* **Reading text**:

────────────────────────────────────────

Stella Olive and her daily artistic routine.

It is always interesting to discover the habits and rituals of artists.
I asked Stella Olive, an English illustrator I met on Instagram and whose quick and clean, dynamic and humorous almost fabulously humorous sign I really appreciate, to tell me about her daily rituals.

She says:
Here is my Artist daily routine, I don’t have specific on… but hopefully you will be able to piece all together and enjoy reading.

I don’t have a fixed routine but there is some kind of method behind how I work. Depending on how keen I am to start, I will eat breakfast, but it can turn out to be brunch, but I try to eat regularly.  My work is generally very spontaneous, so can take place at any time of the day or night with sketchbooks being my favourite media to use. They have mostly become a repository for my memories, my ordinary daily experiences, recalling motherhood, my fictitious little stories, and often accompanied by a written narrative


I hadn’t realised how much I loved writing until I started putting my work on Instagram, thinking about it, that is probably the only REAL routine that I can attribute to on an almost daily basis. Previously I had become frustrated, teaching art and crafts, and barely did any myself. My son took me in hand and set up my account and I promised him that I would upload an image every day. And mostly I have, and my love of illustration has been reignited
.

────────────────────────────────────────

* **Action item a**: Rewrite the records between the lines holding "imagens e navega&ccedil;&atilde;o" and "Chacha-ko online show", inclusive, replacing "thumbnail" with "preview" and leaving everything else unchanged.

* **Material shown**:
────────────────────────────────────────

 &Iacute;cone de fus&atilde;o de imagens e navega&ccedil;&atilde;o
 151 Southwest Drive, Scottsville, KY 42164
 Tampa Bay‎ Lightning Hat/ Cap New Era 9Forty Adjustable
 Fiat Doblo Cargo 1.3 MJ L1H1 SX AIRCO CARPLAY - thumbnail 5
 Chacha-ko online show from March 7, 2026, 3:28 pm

────────────────────────────────────────

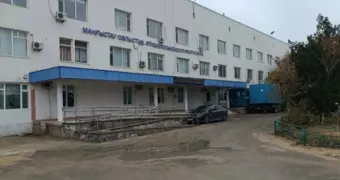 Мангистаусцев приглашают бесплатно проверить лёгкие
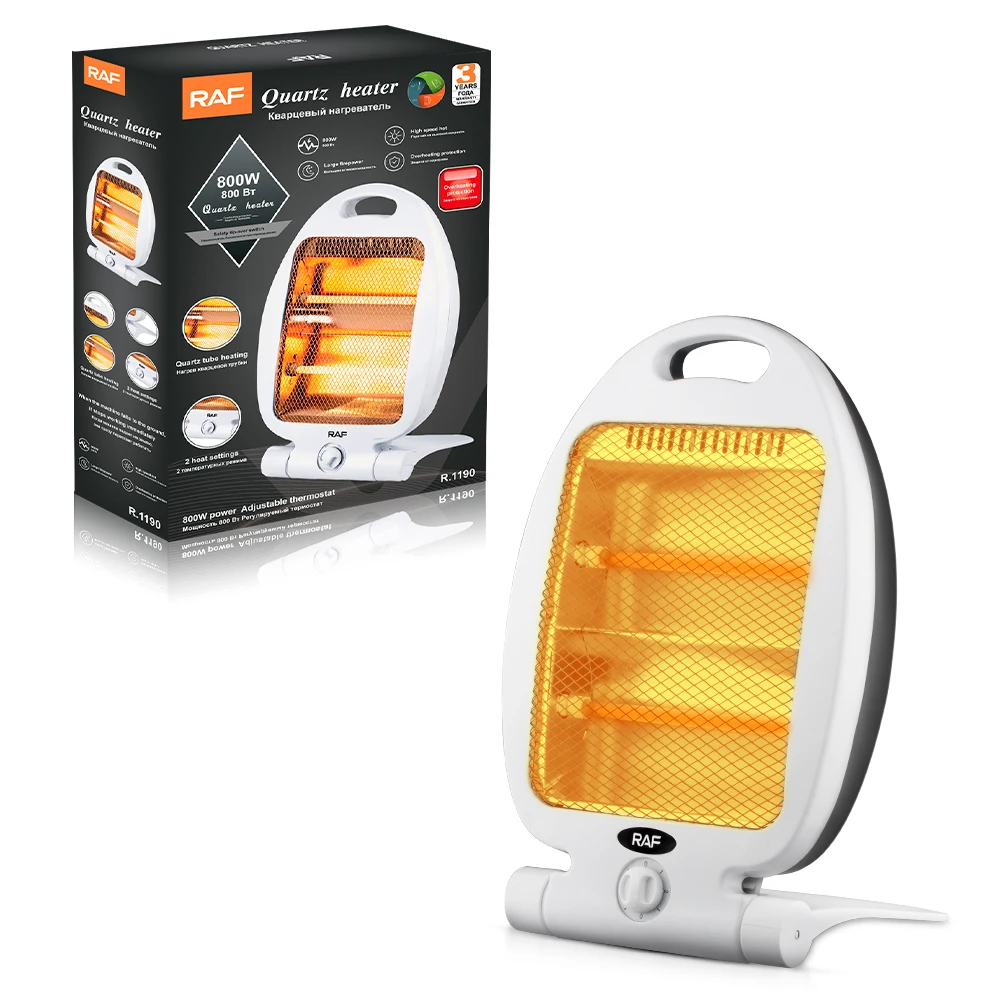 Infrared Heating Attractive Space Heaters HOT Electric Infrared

────────────────────────────────────────

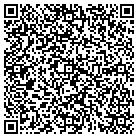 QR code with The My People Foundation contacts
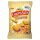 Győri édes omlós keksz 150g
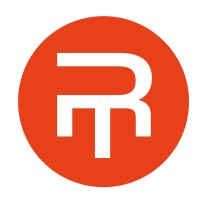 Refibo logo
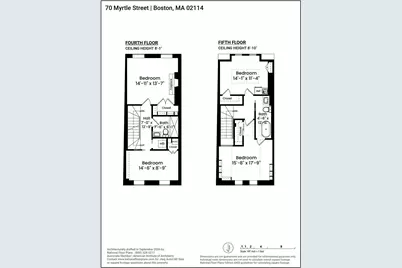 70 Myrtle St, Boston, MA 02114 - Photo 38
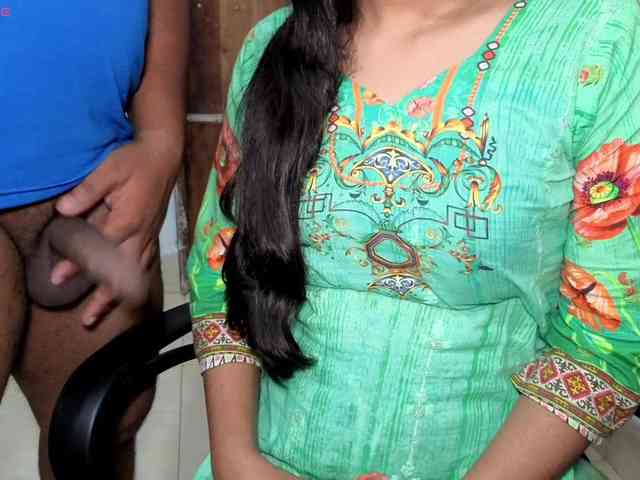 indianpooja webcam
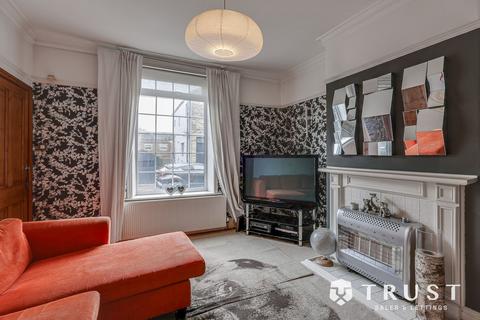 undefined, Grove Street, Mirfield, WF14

────────────────────────────────────────

* **Action item b**: Translate this sentence from the text on Stella Olive's daily routine into Spanish: "It is always interesting to discover the habits and rituals of artists."

* **Final answer a**:
 &Iacute;cone de fus&atilde;o de imagens e navega&ccedil;&atilde;o
 151 Southwest Drive, Scottsville, KY 42164
 Tampa Bay‎ Lightning Hat/ Cap New Era 9Forty Adjustable
 Fiat Doblo Cargo 1.3 MJ L1H1 SX AIRCO CARPLAY - preview 5
 Chacha-ko online show from March 7, 2026, 3:28 pm

* **Final answer b**: Siempre es interesante descubrir los hábitos y rituales de los artistas.